For as long as I've been running a weather station (4+ years) I've uploaded 
data to online weather services: first to Wunderground in return for an 
ad-free app, later to Weathercloud in return for notifications of outages. 
A few things have made me reconsider if I should continue and I'd be 
interested in the views of others.

First, as background, I'm reading The Age of Surveillance Capitalism by 
Shoshana Zuboff. It's about the monetisation of data about humans, rather 
than the environment, which, as the ultimate public good is arguably a 
special case for us to disregard any costs. Then I happened to notice today 
that Weatherflow is proposing to pay a dividend to owners of Weatherflow 
stations in future, presumably based on a share of profits, a bit like a 
credit union ($20 or so per annum, profits permitting). Naturally, it 
raises the question of the value of what many already give away to 
Wunderground, WeatherCloud etc. It's not that the amount of money matters 
but ... it appears that large sets of meteorological data that are 
potentially important for climate research are, at least potentially, being 
walled off into privately controlled fiefdoms for the purposes of rent 
extraction--even as the climate is going to hell in a handbasket. This is 
not something I want to support, merely for the vanity of having a pin in a 
digital map, or the convenience of an add-free experience when using an app 
(which I almost never use in any case).

I'm about to buy a new weather station. The two shortlisted vendors, 
Ambient and Ecowitt, each run their own cloud services with associated maps 
showing their own contributors. Even if they were doing this for free it's 
mildly annoying to realize that the few weather stations in my area are 
scattered across different services and that some are inaccessible without 
buying hardware or paying a fee. Of course, I understand that services cost 
money to provide, but the fact is that the service providers are harvesting 
data provided to them at no cost -- indeed people are paying for the 
privilege of giving it away -- and then reselling it. To what extent, if 
any, do we have a moral obligation to upload weather data regardless of any 
such considerations? Are some services more deserving of support than 
others?

I presume everyone knows about the scandal of Accuweather reselling 
location information harvested from users of an app without their consent. 
Actions like this will now incur heavy sanctions in the EU.

Aside from the ethical questions, I've also realized

1. I rarely use either Wunderground of WeatherCloud
2. New stations increasingly just upload straight to the cloud
3. Wunderground, at least (and probably others), don't permit correction of 
erroneous data
4. Weathercloud wants to be paid to allow you to download your own data if 
it's more than a year old
5. Weathercloud accepts realtime data only
6. Wunderground accepts historical data, but several days worth was 
discarded for no obvious reason recently when I got my WH1080 back online 
after a rasperry pi outage (it was uploaded)

which made me wonder again why I bothered. (And if that wasn't enough, I 
discovered the hard way that WeeWX configured to use the Simulator will 
upload fake data to services like Wunderground if they're still enabled. 
Fortunately I noticed immediately and stopped it continuing. Annoying even 
if Wunderground don't care much for data quality.)
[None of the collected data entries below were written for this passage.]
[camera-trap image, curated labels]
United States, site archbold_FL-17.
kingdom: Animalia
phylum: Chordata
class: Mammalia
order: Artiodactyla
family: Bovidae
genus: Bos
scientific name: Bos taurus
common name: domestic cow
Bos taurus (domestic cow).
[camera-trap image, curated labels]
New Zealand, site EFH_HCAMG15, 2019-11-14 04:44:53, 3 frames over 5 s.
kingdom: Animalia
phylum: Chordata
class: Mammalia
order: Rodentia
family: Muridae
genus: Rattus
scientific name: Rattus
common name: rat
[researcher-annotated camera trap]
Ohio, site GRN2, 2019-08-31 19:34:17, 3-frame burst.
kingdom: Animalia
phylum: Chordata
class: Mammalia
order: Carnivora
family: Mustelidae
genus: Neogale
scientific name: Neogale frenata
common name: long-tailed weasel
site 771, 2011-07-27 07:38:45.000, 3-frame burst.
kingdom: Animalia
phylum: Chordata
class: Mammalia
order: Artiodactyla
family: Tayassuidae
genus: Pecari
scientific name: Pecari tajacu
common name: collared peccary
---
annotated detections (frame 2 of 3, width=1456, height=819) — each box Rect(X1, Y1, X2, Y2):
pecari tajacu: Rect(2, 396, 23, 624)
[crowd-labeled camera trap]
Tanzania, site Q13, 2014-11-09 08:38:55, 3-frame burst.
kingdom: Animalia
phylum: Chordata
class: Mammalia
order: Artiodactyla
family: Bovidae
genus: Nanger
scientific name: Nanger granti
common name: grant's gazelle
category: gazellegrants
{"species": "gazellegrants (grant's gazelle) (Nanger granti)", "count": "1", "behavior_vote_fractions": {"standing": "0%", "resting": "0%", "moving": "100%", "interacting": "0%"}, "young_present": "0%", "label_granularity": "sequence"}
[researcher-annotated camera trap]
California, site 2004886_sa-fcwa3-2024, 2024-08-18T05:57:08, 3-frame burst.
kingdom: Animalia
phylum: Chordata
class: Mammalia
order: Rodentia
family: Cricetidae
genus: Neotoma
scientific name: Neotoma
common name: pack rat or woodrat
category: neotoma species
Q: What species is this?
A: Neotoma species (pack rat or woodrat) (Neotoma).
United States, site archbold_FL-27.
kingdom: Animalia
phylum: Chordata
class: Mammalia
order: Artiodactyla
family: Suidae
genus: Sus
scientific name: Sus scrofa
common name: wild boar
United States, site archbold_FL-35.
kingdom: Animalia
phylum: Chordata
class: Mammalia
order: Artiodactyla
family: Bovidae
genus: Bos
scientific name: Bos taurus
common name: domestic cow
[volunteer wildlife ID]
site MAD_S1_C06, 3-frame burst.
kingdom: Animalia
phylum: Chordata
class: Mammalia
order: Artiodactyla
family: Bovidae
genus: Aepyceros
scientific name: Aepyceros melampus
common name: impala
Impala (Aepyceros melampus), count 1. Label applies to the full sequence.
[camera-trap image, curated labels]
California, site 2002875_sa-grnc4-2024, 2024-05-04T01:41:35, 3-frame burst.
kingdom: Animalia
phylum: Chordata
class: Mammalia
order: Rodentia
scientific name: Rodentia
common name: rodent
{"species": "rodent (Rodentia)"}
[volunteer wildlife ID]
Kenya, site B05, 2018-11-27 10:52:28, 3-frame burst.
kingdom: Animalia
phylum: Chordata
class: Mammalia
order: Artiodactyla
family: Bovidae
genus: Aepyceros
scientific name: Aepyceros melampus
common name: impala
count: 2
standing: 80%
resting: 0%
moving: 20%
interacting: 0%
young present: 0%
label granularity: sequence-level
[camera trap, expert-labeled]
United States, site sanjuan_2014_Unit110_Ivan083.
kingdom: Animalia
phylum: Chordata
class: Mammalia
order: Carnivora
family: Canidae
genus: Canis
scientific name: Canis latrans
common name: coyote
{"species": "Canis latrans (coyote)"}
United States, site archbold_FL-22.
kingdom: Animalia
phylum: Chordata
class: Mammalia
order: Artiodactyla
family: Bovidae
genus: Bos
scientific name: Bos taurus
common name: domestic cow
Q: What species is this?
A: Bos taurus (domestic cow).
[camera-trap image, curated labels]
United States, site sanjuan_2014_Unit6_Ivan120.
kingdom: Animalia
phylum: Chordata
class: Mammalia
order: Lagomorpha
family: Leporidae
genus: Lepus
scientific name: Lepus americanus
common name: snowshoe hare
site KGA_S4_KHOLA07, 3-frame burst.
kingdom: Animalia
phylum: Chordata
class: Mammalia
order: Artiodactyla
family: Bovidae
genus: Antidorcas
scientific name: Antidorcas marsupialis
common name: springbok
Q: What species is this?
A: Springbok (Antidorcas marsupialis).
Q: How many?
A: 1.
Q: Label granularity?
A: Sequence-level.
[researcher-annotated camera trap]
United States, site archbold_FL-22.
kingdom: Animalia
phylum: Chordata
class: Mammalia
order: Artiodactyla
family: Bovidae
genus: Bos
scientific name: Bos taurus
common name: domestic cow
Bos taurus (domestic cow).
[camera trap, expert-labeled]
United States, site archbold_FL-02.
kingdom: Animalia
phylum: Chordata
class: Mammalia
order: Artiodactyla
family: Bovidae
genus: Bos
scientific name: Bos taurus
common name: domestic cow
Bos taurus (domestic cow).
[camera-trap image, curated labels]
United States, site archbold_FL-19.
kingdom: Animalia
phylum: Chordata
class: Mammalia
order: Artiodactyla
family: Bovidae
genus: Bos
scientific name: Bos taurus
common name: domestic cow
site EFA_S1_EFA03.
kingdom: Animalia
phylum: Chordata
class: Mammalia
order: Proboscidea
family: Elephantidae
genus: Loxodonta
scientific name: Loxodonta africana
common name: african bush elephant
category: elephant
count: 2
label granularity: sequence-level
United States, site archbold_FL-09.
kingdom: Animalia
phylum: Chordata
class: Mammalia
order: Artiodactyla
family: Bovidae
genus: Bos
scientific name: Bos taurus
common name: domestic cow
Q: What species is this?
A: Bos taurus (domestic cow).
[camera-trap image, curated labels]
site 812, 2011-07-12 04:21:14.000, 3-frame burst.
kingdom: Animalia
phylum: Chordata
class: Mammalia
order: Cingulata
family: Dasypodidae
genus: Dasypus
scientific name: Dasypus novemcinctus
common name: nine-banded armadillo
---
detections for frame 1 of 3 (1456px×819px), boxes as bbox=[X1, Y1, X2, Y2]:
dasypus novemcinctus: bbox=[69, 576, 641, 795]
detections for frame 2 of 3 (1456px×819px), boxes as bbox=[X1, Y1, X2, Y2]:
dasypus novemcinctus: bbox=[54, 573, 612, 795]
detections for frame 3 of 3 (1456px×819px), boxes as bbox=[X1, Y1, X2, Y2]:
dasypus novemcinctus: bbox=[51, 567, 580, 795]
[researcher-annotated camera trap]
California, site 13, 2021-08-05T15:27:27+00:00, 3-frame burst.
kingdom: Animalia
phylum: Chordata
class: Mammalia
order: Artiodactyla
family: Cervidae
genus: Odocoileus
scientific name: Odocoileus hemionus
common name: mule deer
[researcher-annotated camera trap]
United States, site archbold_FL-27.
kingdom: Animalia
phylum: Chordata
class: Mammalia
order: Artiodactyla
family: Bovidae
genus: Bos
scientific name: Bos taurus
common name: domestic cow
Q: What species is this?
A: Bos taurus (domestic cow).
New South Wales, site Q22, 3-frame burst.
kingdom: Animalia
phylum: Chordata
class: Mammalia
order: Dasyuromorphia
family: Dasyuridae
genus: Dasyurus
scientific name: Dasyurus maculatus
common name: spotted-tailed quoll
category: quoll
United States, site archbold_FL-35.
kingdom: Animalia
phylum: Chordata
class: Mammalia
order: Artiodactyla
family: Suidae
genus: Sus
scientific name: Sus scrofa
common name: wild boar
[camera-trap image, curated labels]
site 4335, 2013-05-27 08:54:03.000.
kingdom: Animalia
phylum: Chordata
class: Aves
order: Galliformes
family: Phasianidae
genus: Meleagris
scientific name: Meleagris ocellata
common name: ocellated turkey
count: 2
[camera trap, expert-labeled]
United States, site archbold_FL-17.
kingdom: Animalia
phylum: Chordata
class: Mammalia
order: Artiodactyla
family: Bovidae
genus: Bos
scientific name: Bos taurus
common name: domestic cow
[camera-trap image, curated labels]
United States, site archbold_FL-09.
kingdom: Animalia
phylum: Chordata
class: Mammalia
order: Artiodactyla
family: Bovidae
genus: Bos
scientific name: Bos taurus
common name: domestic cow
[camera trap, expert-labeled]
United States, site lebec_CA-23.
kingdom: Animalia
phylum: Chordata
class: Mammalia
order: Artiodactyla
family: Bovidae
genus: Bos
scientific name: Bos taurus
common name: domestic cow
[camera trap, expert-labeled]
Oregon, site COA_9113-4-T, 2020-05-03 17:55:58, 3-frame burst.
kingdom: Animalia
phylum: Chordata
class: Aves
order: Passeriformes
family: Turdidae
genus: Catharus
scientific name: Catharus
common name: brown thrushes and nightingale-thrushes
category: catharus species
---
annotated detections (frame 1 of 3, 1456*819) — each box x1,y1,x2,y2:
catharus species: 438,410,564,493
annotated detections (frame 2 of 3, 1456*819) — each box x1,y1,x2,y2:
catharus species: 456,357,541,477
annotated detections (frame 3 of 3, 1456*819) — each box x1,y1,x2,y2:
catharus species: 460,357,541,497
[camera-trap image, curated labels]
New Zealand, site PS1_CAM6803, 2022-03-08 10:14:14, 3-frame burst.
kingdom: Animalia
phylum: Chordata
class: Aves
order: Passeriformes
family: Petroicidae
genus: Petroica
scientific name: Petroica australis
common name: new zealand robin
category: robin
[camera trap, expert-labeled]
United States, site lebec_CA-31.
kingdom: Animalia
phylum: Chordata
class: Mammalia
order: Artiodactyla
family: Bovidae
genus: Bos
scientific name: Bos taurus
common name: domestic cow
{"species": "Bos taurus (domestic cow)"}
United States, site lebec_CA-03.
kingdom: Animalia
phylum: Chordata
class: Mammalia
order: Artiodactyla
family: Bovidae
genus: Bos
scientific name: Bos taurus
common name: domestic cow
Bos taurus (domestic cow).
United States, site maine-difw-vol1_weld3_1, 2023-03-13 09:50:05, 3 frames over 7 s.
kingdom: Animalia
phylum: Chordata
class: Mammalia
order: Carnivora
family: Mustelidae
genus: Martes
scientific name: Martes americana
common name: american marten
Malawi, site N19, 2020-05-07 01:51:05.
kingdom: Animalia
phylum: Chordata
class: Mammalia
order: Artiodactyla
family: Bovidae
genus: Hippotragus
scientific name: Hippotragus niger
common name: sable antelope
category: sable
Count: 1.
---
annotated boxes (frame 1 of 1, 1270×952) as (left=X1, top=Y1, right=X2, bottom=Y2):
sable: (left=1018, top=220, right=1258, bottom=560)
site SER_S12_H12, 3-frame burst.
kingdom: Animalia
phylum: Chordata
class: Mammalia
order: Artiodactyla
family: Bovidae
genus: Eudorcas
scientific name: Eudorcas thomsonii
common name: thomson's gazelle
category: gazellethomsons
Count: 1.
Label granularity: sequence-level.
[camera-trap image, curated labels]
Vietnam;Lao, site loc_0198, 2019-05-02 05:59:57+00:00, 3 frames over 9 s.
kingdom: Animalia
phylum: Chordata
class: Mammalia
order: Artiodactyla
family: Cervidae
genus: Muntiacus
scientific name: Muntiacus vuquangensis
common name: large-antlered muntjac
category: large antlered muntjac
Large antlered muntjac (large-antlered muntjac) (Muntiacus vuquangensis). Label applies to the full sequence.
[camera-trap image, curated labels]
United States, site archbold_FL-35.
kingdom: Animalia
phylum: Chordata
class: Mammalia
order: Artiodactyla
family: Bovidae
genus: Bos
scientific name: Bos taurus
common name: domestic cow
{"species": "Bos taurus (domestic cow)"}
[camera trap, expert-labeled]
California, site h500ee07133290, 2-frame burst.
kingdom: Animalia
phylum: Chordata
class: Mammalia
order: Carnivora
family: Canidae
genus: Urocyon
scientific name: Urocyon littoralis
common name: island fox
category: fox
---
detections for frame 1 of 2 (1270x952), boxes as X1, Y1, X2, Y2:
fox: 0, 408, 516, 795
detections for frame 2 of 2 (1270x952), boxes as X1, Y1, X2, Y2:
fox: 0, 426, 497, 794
A related wrinkle: The market leading vendor in terms of product quality 
and service, Davis, has, notoriously, attempted a form of digital 
protectionism by erecting a toll gate for people to access their own data. 
FineOffset, the market leader in terms of sales volume is the manufacturer 
of Ambient branded hardware sold in the US. Whereas FineOffsett equipment 
is largely compatible across a variety of other brands (Ecowitt, Froggit 
etc.), and Ecowitt's online service is available to all, not just to 
customers, Ambient restricts its online service to customers (using 
hardware MAC addresses).

While there are interesting underlying geopolitical considerations here, 
I'm a pragmatist. I'm committed first and foremost to managing my own data 
locally whatever happens. However, I can't help wondering if it's time to 
stop uploading to Wunderground and Weathercloud because it isn't *really* 
worthwhile for me, and I'm *somewhat* skeptical of the public utility. (And 
if I wasn't already, the dire acting of the concerned citizens anxious 
about climate change and wanting to help by buying a new Weatherflow 
weather station in Weatherflow's latest Kickstarter campaign video, would 
trigger some doubt.)

Anyone else a bit disillusioned? Pulled the plug? Views? Sorry for the long 
message and thanks for any reflections.